At the Sydney Energy Forum on Tuesday, the Australian government two new partnerships with the United States and announced its participation in a global minerals security partnership.
Initial areas of cooperation under the Net Zero Technology Acceleration Partnership will focus on long duration energy storage technology, digital electricity grids, and the integration of variable renewable energy, hydrogen, and carbon dioxide removal, including direct air capture.
An accelerator/incubator program for small to medium-sized enterprises will be launched under the partnership.
The partnership is supported by a memorandum of understanding (MoU) between CSIRO and the US Department of Energy’s National Renewable Energy Laboratory (NREL) to facilitate research collaboration in areas related to renewable energy, electricity grids, hydrogen, and plastic waste.
A meeting between Australian and US officials to develop the Net Zero Technology Acceleration Partnership is to take place within three months. A spokesperson for the Department of Climate Change, Energy, the Environment and Water said that “work to progress further details of the partnership has begun immediately”.
The US-Australia Net Zero Technology Acceleration Partnership was signed by Climate Change and Energy minister Chris Bowen and the United States Secretary of Energy Jennifer Granholm.
Minister Bowen said that the partnership was important to reach the climate targets of both countries.
“This partnership is a huge milestone in ramping up the US and Australia’s shared commitment to ambitious climate action and energy security. It prioritises not just development but deployment of the critical technologies that will underpin economic opportunity in the energy transformation of our two countries,” Minister Bowen said.
Secretary Granholm said the collaboration was the key to reaching ambitious emissions reduction targets. She also highlighted the need for a methane strategy, to prevent leakages and improve detection.
“None of us can achieve our goals without working together. [Australia has] got incredible assets and the resources and technology that we want to learn from. And I know that we have some resources and technology that would benefit Australia as well and I can’t tell you how close we are about this partnership,” Secretary Granholm said.
At an earlier panel, CSIRO chief executive Dr Larry Marshall said that Australia should leverage its fantastic research sector and not be afraid to back local innovation.
“Our biggest problem is our innovation dilemma … because we don’t back our own innovations, generally they have to go overseas to be supported, Dr Marshall said.
“And we can’t make this massive transition, bigger than anything any of us have ever lived through if we don’t change that.
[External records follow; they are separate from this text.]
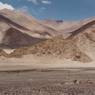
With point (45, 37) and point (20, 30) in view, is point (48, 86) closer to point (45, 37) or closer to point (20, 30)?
point (20, 30)

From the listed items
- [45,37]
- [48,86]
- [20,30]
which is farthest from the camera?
[45,37]

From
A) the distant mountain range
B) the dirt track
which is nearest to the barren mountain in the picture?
the distant mountain range

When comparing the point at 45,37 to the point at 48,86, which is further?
the point at 45,37

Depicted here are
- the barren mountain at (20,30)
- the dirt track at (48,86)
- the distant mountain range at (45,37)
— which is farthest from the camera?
the barren mountain at (20,30)

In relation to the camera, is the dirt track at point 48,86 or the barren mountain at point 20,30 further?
the barren mountain at point 20,30

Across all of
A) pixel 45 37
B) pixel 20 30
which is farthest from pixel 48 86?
pixel 45 37

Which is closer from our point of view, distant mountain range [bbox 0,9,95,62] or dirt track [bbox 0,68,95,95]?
dirt track [bbox 0,68,95,95]

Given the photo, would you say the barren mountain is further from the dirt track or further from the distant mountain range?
the dirt track

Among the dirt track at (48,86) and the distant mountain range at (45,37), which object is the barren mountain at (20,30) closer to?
the distant mountain range at (45,37)

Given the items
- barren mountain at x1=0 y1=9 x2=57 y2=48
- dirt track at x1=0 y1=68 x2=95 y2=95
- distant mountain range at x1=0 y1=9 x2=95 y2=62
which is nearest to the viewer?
dirt track at x1=0 y1=68 x2=95 y2=95

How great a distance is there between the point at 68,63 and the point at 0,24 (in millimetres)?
82857

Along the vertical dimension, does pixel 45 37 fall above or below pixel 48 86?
above

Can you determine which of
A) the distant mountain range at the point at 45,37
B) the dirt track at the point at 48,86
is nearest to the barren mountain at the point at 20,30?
the distant mountain range at the point at 45,37

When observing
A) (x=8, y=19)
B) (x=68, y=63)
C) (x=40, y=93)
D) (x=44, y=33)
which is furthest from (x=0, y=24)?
(x=40, y=93)
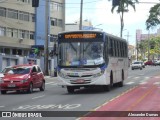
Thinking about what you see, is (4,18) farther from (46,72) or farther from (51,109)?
(51,109)

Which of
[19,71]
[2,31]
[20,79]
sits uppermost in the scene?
[2,31]

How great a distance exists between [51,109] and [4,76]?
9.85m

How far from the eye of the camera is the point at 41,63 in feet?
221

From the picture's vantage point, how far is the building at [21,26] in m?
67.4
But I believe we can do that and therefore we can invent many of those missing technologies those capabilities here in Australia,” he said.
NREL deputy laboratory director for science and technology and chief research officer Dr Peter Green said that the four focus areas under the MOU will be hydrogen, global power system transformation, plastics, and an accelerator/incubator program for small to medium-sized enterprises.
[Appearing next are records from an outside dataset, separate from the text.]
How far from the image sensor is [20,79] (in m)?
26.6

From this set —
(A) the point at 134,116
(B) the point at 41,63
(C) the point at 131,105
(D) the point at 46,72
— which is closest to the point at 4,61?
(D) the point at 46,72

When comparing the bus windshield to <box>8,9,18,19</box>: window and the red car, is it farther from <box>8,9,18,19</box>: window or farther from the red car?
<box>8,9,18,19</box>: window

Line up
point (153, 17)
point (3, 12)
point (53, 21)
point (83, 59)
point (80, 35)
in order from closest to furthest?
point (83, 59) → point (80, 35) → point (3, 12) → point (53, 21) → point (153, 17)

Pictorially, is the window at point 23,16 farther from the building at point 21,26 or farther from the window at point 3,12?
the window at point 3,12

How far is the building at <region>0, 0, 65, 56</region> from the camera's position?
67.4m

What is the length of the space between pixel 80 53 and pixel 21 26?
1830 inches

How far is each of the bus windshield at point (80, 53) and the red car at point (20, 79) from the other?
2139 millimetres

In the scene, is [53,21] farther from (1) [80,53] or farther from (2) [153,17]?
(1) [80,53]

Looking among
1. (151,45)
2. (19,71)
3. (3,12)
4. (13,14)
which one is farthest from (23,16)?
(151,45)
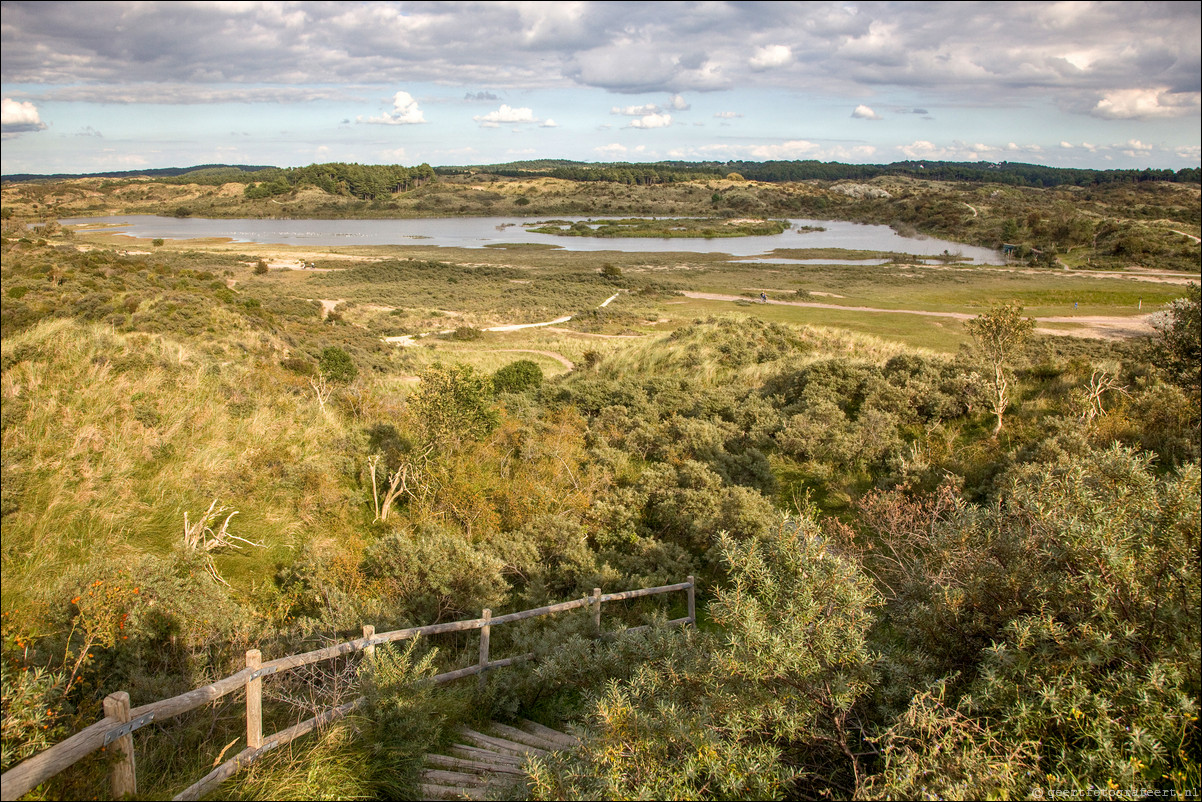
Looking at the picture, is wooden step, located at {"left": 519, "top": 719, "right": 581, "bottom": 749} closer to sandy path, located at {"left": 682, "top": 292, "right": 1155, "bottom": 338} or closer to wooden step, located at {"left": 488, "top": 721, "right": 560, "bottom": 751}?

Dr Marshall said that the MOU builds on existing collaboration between the two organisations on solar, energy resilience, and plastics research. The organisations are also members of the Global Power System Transformation Alliance.
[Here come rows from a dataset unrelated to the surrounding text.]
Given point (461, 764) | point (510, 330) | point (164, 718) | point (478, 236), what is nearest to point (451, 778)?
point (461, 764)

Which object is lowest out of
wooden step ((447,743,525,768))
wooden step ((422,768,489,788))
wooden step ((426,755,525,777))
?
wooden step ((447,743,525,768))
During the opening speech of the conference, Prime Minister Anthony Albanese cited figures from the International Energy Agency that stated around half of the technology to reach net zero already exists but the rest still needs to be developed.
There are 17 national laboratories under the United State Department of Energy that make up the country’s federal research system.
The United States’ 2030 emissions target is to reach a 50-52 per cent reduction compared to 2005 levels while the Australian target was recently revised to 43 per cent, up from the 28 per cent target set under the Coalition government.
The Australian federal government also announced today that it has joined the Minerals Security Partnership alongside the United States, Canada, Finland, France, Germany, Japan, the Republic of Korea, Sweden, the United Kingdom and the European Commission.
This was initially announced by the United States federal government last month during the Prospectors and Developers Association of Canada convention, which is the largest mining event in the world. The United States Department of State says the partnership will focus on ensuring partner countries are able to fully capitalise on their metal reserves.
The announcement followed a meeting between Minister King and Secretary Granholm to discuss the importance of critical minerals to the clean energy transition.
“My discussions with Secretary Granholm were extremely positive, and underlined how Australia and the United States can work together to further the development of critical minerals and to diversify global supply chains,” Minister King said.
“We agree that ongoing and secure supplies of critical minerals will be crucial to the modern renewable technologies that will ultimately help our two countries, and the world, achieve our net-zero ambitions.”
Australia holds huge reserves of minerals critical to the development of zero emissions technology. The country holds 22 per cent of the world’s nickel reserves and 20 per cent of the world’s cobalt reserves. Western Australia alone accounts for 50 per cent of the world’s output of lithium.
Last week, Foreign Minister Penny Wong announced that the ‘ambitious world’s-first’ Green Economy Partnership with Singapore would be finalised by the end of this year.